#### Exercise aim:
Extract every line starting at the line that contains "Does pixel 486" and ending with the final line of the data, inclusive; give only those lines, word for word.

#### Data for this task:
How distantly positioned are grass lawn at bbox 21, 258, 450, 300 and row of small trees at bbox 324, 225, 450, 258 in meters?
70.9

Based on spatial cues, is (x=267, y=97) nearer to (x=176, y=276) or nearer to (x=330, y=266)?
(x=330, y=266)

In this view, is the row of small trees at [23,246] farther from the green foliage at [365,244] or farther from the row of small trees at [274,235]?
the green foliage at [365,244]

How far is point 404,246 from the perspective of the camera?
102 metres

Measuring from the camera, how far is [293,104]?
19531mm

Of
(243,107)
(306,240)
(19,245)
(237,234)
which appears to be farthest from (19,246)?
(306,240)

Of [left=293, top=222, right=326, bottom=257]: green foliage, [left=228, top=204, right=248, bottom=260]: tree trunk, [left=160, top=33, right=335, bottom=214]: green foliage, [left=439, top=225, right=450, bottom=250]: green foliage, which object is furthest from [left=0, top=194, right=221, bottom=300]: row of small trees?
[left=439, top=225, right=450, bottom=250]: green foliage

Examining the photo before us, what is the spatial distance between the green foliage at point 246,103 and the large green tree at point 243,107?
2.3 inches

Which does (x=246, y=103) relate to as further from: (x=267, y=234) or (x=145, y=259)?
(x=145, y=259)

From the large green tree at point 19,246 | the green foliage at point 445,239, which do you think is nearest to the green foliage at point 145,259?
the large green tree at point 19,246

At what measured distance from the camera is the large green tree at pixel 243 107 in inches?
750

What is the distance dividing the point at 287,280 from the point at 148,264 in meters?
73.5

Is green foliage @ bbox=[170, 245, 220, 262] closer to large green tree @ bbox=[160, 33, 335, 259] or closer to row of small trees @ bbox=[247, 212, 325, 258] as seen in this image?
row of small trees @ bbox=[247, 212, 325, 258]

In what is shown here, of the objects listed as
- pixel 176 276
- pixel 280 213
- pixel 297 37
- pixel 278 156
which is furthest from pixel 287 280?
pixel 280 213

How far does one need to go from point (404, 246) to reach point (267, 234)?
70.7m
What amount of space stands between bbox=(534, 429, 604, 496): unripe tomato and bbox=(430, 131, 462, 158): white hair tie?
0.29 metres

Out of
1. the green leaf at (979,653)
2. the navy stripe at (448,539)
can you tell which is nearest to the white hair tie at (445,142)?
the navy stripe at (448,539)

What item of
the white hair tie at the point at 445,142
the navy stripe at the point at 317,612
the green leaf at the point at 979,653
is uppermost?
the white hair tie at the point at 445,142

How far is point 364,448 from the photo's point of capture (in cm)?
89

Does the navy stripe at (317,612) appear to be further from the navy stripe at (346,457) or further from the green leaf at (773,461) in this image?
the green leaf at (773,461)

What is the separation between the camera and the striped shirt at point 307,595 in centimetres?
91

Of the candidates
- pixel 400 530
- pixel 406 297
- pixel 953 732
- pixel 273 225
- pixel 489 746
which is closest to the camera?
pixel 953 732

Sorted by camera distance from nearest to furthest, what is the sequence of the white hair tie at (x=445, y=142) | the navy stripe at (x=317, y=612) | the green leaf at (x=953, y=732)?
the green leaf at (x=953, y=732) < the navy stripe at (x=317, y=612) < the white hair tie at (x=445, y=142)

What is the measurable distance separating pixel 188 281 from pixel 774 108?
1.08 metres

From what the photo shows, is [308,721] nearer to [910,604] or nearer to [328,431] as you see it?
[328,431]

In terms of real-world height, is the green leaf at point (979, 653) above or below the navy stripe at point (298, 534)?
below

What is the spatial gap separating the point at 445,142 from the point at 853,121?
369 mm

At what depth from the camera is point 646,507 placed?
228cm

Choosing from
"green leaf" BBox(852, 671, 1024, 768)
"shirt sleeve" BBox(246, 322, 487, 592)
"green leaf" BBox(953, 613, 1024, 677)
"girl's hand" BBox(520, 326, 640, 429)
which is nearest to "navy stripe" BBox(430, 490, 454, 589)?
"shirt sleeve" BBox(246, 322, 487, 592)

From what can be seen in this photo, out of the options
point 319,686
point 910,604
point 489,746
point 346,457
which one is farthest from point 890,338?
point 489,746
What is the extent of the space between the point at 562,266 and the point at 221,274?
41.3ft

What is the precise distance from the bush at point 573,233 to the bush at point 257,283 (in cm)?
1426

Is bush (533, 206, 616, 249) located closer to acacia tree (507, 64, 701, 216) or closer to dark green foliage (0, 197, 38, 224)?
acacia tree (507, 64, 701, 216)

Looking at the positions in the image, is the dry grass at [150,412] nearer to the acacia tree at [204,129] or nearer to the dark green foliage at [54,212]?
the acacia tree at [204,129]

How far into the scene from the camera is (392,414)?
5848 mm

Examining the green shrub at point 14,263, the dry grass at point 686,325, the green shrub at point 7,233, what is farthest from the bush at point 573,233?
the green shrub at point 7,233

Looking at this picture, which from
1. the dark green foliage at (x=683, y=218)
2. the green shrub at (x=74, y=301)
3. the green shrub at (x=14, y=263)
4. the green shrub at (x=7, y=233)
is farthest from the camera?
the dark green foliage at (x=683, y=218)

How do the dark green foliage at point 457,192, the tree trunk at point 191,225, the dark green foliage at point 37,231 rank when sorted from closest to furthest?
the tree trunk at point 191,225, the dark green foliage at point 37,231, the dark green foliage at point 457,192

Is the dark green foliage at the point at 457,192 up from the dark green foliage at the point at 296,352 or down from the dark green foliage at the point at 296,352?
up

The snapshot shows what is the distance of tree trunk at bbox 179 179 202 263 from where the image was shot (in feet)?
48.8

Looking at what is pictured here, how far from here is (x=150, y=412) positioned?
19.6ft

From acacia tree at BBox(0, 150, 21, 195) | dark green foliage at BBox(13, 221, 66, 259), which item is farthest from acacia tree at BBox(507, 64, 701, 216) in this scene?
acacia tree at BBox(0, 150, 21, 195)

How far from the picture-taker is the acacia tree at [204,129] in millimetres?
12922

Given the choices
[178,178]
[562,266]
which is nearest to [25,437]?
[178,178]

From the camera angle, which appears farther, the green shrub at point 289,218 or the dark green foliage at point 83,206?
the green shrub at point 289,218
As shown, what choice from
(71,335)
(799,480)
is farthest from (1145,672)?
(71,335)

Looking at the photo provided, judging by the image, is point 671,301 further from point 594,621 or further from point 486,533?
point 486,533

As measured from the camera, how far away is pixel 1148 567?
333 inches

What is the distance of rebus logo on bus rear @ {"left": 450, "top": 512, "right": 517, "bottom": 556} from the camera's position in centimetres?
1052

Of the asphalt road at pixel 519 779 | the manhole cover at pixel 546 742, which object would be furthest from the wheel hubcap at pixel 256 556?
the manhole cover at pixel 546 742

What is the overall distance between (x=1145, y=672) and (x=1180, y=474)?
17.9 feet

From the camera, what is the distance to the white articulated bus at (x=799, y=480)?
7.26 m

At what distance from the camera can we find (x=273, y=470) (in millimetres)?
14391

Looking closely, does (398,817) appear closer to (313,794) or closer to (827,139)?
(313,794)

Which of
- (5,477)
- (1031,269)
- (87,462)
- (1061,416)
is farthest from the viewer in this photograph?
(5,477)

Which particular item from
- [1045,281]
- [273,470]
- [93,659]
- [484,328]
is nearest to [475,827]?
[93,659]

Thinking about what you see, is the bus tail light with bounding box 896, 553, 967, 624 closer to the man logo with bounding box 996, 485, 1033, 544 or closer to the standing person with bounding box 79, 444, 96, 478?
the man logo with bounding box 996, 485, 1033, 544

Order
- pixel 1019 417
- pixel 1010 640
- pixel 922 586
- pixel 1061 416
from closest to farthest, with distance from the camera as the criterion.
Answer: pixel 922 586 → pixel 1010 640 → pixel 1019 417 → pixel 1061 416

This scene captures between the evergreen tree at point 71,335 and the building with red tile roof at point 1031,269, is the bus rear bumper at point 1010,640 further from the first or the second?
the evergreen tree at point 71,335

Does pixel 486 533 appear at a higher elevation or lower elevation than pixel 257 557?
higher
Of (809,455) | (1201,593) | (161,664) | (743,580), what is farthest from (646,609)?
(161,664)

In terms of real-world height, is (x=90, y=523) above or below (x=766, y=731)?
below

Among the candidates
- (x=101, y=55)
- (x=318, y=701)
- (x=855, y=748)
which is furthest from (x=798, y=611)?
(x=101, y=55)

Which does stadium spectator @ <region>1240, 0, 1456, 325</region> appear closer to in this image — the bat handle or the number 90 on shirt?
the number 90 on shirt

#### The completed task:
Does pixel 486 533 appear at a higher elevation or lower elevation than pixel 257 557?
higher
Of (809,455) | (1201,593) | (161,664) | (743,580), what is farthest from (646,609)?
(161,664)

In terms of real-world height, is (x=90, y=523) above or below (x=766, y=731)?
below

Among the candidates
- (x=101, y=55)
- (x=318, y=701)
- (x=855, y=748)
which is furthest from (x=798, y=611)?
(x=101, y=55)

Which does stadium spectator @ <region>1240, 0, 1456, 325</region> appear closer to in this image — the bat handle or the number 90 on shirt?
the number 90 on shirt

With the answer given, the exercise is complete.